The five-paragraph statement plus a timeline issued on Saturday justified the latest action by tying it to a legal dispute over the fairness of the risk-adjustment formula. The dispute goes back about three years to a new type of nonprofit insurer, known as Consumer Oriented and Operated Plans (co-ops), created by the ACA as alternatives to traditional insurance companies. Most of the co-ops found themselves in such fragile financial condition that they closed, and a few that have survived sued the government, alleging they were unfairly making contributions into the risk-adjustment fund while larger, better-established insurers were receiving payments.
In two cases, federal district judges in Massachusetts and New Mexico reached opposite conclusions. The Massachusetts judge found the HHS formula fair, but the judge in New Mexico ruled that it was “arbitrary and capricious.” Federal health officials are asking that the New Mexico ruling be reconsidered.

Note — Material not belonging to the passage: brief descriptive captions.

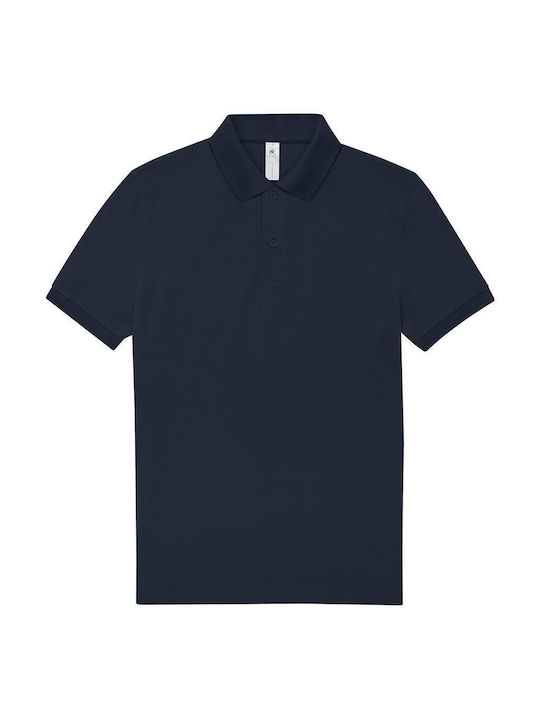 B&C Men's Short Sleeve Promotional T-Shirt Navy...
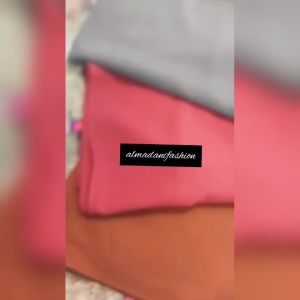 UZMA PASMINA by NIBRAS HIJAB KERUDUNG PASHMINA PASMINA NON TALI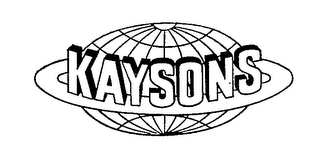 KAYSONS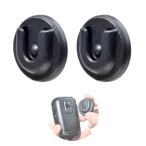  Yaesu для Kenwood для автомобильный type Mike крюк рука Mike вешалка двусторонний лента имеется 2 шт. комплект диаметр 35*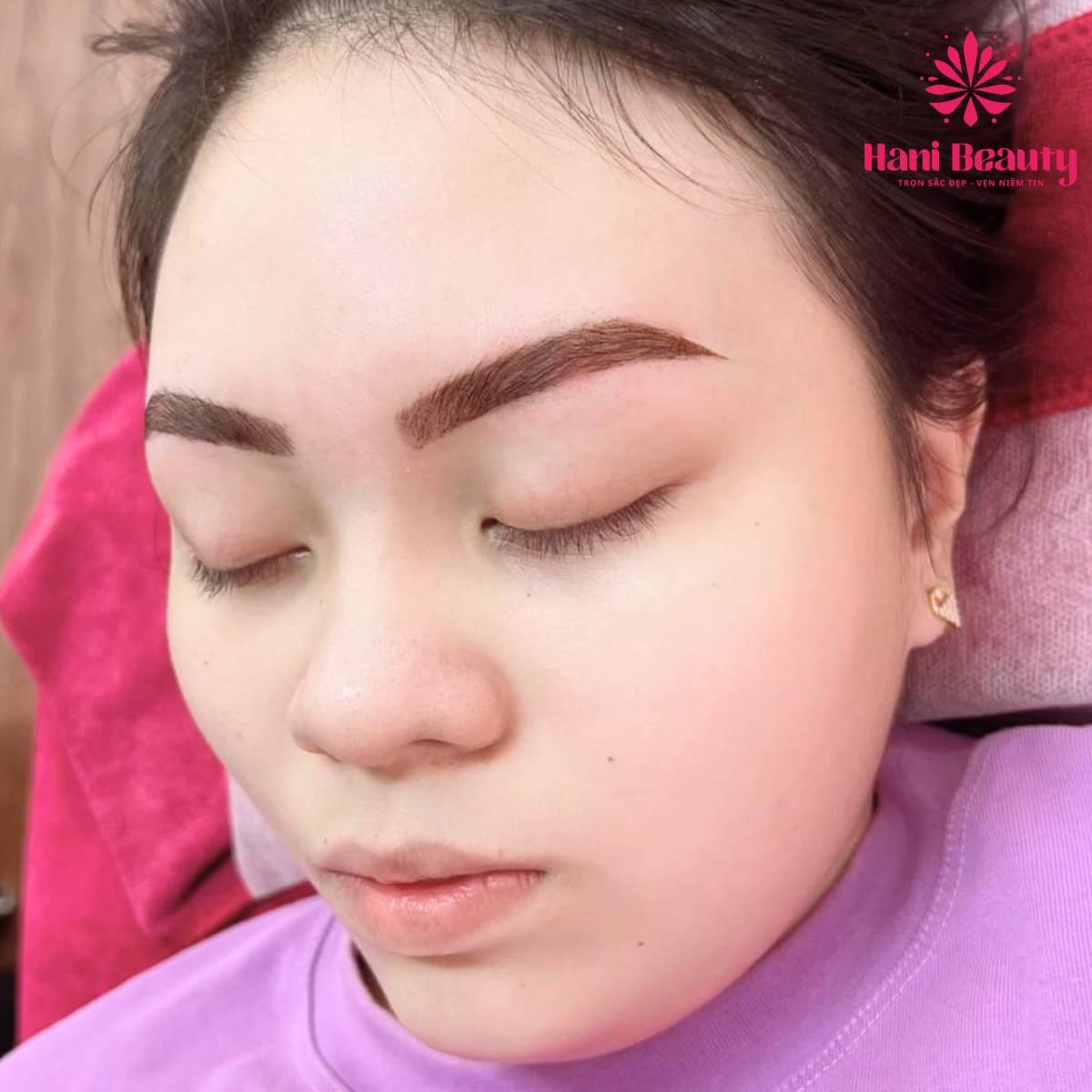 Học brow lamination là gì – Giáo trình chuẩn 2025, dễ hiểu dễ làm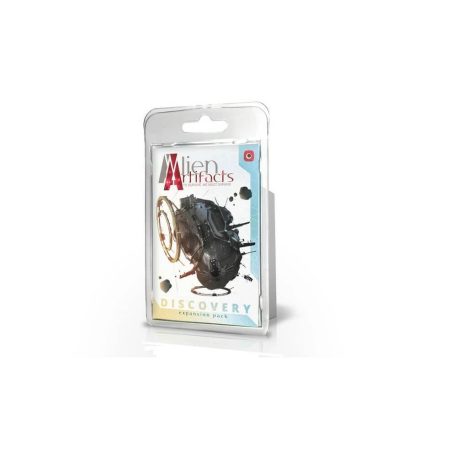 Alien Artifacts: Discovery kiegészítő, angol nyelvű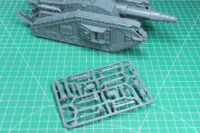 Horus Heresy - Solar Auxilia Valdor Tank Destroyer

The announcement says that “ruling prevents CMS from making further collections or payments under the risk adjustment program.” CMS Administrator Seema Verma said: “As a result of this litigation, billions of dollars in risk adjustment payments and collections are now on hold.”
Two major insurers’ trade groups immediately criticized the move.
“Risk adjustment is a mandatory program under federal law,” said Scott Serota, president of Blue Cross Blue Shield Association. “Without a quick resolution... this action will significantly increase 2019 premiums for millions of individuals and small business owners ... . It will undermine Americans’ access to affordable coverage.”
Matt Eyles, president of America’s Health Insurance Plans, noted in a statement that the timing of this latest move could be particularly disruptive. “This decision...will create more market uncertainty and increase premiums for many health plans,” Eyles said.